ENTRIES SHOWN:
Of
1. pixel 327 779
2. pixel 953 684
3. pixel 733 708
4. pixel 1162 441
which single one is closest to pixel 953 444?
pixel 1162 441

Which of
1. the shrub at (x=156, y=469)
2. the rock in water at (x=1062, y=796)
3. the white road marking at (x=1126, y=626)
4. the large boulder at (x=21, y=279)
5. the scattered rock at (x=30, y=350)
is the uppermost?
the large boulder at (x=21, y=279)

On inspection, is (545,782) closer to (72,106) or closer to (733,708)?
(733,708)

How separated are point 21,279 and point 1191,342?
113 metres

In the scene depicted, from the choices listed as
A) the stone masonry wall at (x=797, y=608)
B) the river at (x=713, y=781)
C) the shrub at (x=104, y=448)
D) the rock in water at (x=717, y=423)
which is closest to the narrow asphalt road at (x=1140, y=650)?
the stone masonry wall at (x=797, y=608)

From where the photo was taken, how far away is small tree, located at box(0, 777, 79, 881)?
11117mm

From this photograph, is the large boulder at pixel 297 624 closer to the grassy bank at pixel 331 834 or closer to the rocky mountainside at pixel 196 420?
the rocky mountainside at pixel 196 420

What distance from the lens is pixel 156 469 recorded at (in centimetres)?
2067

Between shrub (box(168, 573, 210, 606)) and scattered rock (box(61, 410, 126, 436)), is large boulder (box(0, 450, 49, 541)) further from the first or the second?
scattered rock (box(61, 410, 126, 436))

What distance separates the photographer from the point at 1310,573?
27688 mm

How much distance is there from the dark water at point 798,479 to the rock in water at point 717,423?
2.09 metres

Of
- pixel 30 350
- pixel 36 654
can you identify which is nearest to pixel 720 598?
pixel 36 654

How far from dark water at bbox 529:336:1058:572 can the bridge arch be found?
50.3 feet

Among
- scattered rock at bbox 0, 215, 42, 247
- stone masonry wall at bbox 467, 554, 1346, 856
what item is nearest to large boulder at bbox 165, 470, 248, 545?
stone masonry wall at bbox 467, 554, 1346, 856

--

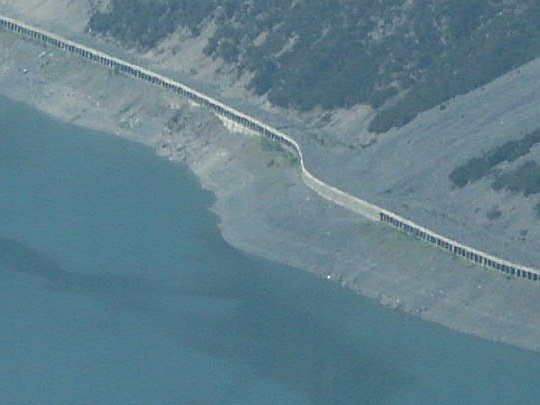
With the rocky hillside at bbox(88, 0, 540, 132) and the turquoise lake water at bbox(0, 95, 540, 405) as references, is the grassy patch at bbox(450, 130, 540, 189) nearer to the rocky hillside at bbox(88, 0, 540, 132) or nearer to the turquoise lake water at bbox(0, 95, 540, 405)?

* * *

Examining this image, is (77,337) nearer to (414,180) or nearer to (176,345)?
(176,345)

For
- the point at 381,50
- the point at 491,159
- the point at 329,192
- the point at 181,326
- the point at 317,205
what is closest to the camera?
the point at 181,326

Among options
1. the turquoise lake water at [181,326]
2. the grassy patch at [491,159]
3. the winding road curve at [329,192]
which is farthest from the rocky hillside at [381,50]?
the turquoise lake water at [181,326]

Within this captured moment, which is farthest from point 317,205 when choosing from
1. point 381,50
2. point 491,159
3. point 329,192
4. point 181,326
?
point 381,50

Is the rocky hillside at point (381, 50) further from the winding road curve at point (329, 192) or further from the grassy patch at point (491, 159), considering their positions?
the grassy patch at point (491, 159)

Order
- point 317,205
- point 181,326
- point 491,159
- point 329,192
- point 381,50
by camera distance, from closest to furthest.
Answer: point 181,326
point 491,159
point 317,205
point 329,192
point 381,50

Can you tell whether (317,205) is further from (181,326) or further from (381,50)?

WRITTEN PROBLEM: Pick out every line of the listing that contains the word "dark", and copy each one in full.

RESULT:
How much distance is there from the dark water at point 798,479 to the rock in water at point 717,423?
How far from dark water at bbox 529:336:1058:572 can the bridge arch be found?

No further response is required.